== TESTO ESTRATTO ==
____________
Continuando ad esplorare in questa forma di devozione probabilmente coeva alla prima nave, ci siamo imbattuti anche in un ex-voto per grazia ricevuta , molto particolare: la Basilica di S.Giovanni Evangelista di Ravenna, fatta erigere da Galla Placidia come ringraziamento per essere scampata insieme al figlio, alla tempesta che investì la nave sulla quale si trovava durante un viaggio tra Ravenna e Bisanzio.
La tavoletta votiva è apparsa, in tutte le epoche, su tutte le sponde del Mediterraneo e persino nel vicino oriente ed è conosciuta anche altrove, specialmente nelle zone confinanti con l'Italia. Essa rientra in quella che è genericamente definita “arte popolare” e rappresenta una vera e propria miniera d'informazioni attraverso le quali è possibile seguire, ad esempio, l'evoluzione della nostra marineria.
Su disegni che datano dal XVI secolo in poi, vediamo rappresentati i trabaccoli, le galere e le galeazze, le saettìe, le tartane, le polacche, le felucone, le bombarde e quindi i brigantini, le navi ed i brigantini a palo, seguendo i progressi dell'architettura navale, fino alla raffigurazione di battelli a vapore che entrano in collisione con navi a vela, quasi a sottolineare il definitivo passaggio epocale, dalla vela al motore.
____________
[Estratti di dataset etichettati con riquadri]
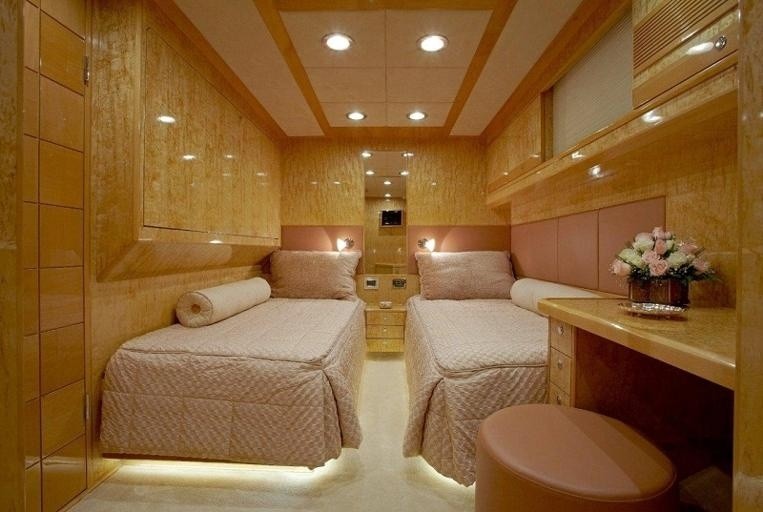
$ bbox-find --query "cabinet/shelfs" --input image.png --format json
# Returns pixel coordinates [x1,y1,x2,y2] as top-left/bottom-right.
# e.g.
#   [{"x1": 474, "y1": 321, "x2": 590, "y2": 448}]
[
  {"x1": 483, "y1": 92, "x2": 553, "y2": 199},
  {"x1": 628, "y1": 0, "x2": 739, "y2": 111},
  {"x1": 90, "y1": 0, "x2": 281, "y2": 281}
]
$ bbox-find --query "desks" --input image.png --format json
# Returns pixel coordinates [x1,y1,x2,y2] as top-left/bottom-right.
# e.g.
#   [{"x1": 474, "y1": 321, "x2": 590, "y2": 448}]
[
  {"x1": 373, "y1": 262, "x2": 405, "y2": 274},
  {"x1": 533, "y1": 295, "x2": 736, "y2": 451}
]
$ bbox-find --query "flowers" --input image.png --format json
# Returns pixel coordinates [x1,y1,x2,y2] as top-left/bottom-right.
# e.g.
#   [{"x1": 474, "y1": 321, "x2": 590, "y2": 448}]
[{"x1": 605, "y1": 225, "x2": 728, "y2": 290}]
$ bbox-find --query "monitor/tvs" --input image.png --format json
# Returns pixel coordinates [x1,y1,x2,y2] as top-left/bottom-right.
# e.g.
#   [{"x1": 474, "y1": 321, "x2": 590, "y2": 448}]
[{"x1": 379, "y1": 209, "x2": 403, "y2": 227}]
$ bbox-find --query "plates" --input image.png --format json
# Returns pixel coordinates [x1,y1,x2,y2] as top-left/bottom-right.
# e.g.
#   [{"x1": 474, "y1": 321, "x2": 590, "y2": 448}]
[{"x1": 618, "y1": 302, "x2": 688, "y2": 315}]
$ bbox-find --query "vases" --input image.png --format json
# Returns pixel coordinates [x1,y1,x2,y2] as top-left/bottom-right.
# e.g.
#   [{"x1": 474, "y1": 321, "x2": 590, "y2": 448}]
[{"x1": 627, "y1": 276, "x2": 693, "y2": 306}]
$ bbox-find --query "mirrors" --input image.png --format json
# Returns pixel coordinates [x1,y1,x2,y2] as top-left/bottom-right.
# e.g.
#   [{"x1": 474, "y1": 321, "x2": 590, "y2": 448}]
[{"x1": 362, "y1": 147, "x2": 408, "y2": 274}]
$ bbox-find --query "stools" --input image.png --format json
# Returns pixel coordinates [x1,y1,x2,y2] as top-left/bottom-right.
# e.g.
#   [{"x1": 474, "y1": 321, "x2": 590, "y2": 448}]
[{"x1": 470, "y1": 402, "x2": 677, "y2": 510}]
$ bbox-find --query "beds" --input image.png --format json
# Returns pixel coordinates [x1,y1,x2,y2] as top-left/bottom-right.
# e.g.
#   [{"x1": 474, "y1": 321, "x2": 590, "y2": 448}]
[
  {"x1": 98, "y1": 294, "x2": 365, "y2": 472},
  {"x1": 400, "y1": 292, "x2": 551, "y2": 491}
]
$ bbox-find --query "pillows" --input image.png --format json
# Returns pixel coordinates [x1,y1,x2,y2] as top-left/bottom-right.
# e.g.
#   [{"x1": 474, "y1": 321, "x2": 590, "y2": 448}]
[
  {"x1": 174, "y1": 274, "x2": 272, "y2": 329},
  {"x1": 268, "y1": 249, "x2": 366, "y2": 304},
  {"x1": 504, "y1": 276, "x2": 602, "y2": 319},
  {"x1": 414, "y1": 248, "x2": 515, "y2": 300}
]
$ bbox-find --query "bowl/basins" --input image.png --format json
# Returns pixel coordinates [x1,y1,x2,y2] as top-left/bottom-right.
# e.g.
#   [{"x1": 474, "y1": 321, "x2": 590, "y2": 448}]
[{"x1": 379, "y1": 302, "x2": 393, "y2": 308}]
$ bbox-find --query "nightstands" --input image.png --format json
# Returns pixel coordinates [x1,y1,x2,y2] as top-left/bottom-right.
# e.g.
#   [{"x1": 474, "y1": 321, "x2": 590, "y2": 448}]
[{"x1": 364, "y1": 303, "x2": 406, "y2": 354}]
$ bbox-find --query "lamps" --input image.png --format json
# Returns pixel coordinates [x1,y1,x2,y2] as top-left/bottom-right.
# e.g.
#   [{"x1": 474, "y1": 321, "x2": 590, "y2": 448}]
[
  {"x1": 335, "y1": 236, "x2": 354, "y2": 252},
  {"x1": 415, "y1": 236, "x2": 436, "y2": 251}
]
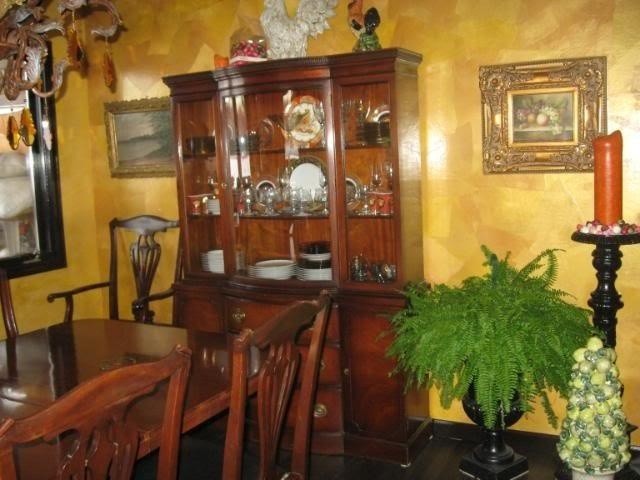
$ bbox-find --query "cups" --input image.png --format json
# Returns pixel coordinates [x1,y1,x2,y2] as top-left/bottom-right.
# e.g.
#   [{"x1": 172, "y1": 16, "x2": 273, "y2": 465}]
[
  {"x1": 240, "y1": 184, "x2": 327, "y2": 216},
  {"x1": 188, "y1": 192, "x2": 223, "y2": 215}
]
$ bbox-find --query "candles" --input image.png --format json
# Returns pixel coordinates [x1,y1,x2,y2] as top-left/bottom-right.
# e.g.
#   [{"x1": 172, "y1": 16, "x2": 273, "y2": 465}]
[{"x1": 592, "y1": 130, "x2": 623, "y2": 225}]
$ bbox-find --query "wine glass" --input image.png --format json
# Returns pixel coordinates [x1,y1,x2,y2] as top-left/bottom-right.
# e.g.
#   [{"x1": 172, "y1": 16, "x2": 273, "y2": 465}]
[
  {"x1": 319, "y1": 164, "x2": 331, "y2": 219},
  {"x1": 341, "y1": 95, "x2": 370, "y2": 147},
  {"x1": 359, "y1": 157, "x2": 394, "y2": 218},
  {"x1": 314, "y1": 102, "x2": 329, "y2": 149}
]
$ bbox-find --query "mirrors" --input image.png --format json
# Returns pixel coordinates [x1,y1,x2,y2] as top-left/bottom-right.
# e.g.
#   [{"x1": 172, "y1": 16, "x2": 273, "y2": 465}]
[{"x1": 0, "y1": 41, "x2": 67, "y2": 278}]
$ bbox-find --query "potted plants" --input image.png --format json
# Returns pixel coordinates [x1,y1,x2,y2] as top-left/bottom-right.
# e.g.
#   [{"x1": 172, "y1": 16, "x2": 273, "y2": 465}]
[{"x1": 375, "y1": 244, "x2": 607, "y2": 480}]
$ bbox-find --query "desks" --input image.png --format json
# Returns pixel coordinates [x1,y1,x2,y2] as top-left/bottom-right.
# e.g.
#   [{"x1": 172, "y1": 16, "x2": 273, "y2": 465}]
[{"x1": 0, "y1": 317, "x2": 302, "y2": 480}]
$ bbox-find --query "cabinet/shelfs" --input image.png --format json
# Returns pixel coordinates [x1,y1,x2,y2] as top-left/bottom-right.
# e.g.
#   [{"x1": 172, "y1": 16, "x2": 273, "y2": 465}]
[{"x1": 162, "y1": 47, "x2": 434, "y2": 468}]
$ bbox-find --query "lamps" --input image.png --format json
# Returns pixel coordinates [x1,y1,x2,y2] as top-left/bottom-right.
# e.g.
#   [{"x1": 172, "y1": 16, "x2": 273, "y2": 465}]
[{"x1": 1, "y1": 0, "x2": 123, "y2": 150}]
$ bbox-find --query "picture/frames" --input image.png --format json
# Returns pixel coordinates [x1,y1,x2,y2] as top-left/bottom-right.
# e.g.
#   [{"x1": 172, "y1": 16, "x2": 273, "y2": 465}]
[
  {"x1": 103, "y1": 96, "x2": 177, "y2": 180},
  {"x1": 477, "y1": 55, "x2": 608, "y2": 175}
]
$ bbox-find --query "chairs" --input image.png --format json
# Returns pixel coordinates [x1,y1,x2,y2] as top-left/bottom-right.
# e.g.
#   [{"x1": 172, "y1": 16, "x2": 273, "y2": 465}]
[
  {"x1": 0, "y1": 267, "x2": 18, "y2": 338},
  {"x1": 0, "y1": 342, "x2": 193, "y2": 479},
  {"x1": 46, "y1": 215, "x2": 182, "y2": 326},
  {"x1": 130, "y1": 288, "x2": 333, "y2": 480}
]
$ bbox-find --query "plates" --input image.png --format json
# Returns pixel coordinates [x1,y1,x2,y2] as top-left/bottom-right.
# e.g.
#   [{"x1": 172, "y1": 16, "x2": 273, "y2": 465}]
[
  {"x1": 278, "y1": 155, "x2": 326, "y2": 212},
  {"x1": 199, "y1": 242, "x2": 335, "y2": 284},
  {"x1": 343, "y1": 170, "x2": 363, "y2": 215},
  {"x1": 281, "y1": 95, "x2": 324, "y2": 149},
  {"x1": 250, "y1": 175, "x2": 282, "y2": 213}
]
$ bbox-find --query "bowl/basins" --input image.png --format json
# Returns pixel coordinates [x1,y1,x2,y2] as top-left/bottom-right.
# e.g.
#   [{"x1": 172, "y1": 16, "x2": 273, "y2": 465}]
[{"x1": 185, "y1": 137, "x2": 215, "y2": 155}]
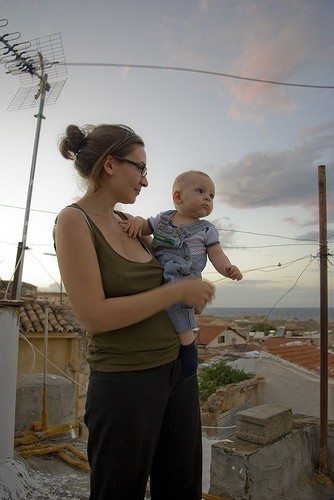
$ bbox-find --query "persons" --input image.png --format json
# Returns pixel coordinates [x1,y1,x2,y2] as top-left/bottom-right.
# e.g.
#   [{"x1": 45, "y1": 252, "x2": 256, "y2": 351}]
[
  {"x1": 116, "y1": 170, "x2": 243, "y2": 377},
  {"x1": 50, "y1": 121, "x2": 217, "y2": 500}
]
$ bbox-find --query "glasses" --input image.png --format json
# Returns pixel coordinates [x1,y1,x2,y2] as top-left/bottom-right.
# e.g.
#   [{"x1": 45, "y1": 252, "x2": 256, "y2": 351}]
[{"x1": 113, "y1": 155, "x2": 148, "y2": 179}]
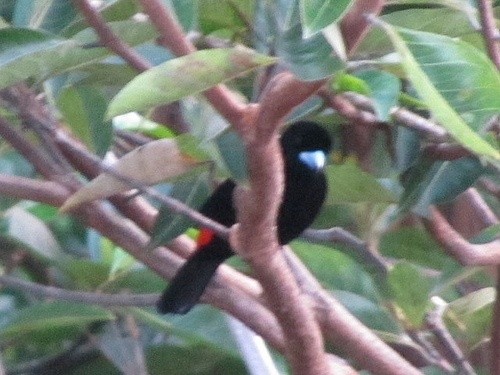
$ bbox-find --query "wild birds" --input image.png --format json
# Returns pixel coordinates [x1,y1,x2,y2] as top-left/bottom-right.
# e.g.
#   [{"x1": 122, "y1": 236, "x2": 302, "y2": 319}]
[{"x1": 154, "y1": 120, "x2": 333, "y2": 317}]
____________
== DESCRIZIONE DEL COMPITO ==
Prosegui il testo sugli ex-voto marinari partendo dal punto in cui si interrompe.

== RISULTATO DEL COMPITO ==
La tecnica seguita per la realizzazione delle tavolette votive è in genere pittura ad olio su tavoletta lignea; talvolta si è visto un acquerello su carta incollato poi sopra la tavoletta. Nel ‘700 fu molto usata la tela mentre, dal secolo scorso, sono stati introdotti altri materiali come lo zinco, il cartone, la masonite, il vetro. La grazia richiesta o ricevuta viene rappresentata in due o tre scene successive, sullo tesso disegno, e la posizione della divinità che intercede, - in genere la Madonna – è sempre nella parte alta, talvolta al centro, ma più frequentemente ad uno dei due angoli della tavola; nel ‘500 e nel ‘600 si usavano le formule V.F.G.A . oppure V.F.G.R. “ Votum fecit et graziam Accepit o Recepit” disegnate in genere in basso a sinistra e ripetute tante volte quante sono state le grazie. Nei secoli successivi è stata usata la sigla P.G.R. o P.G.O. “per grazia ricevuta o ottenuta”.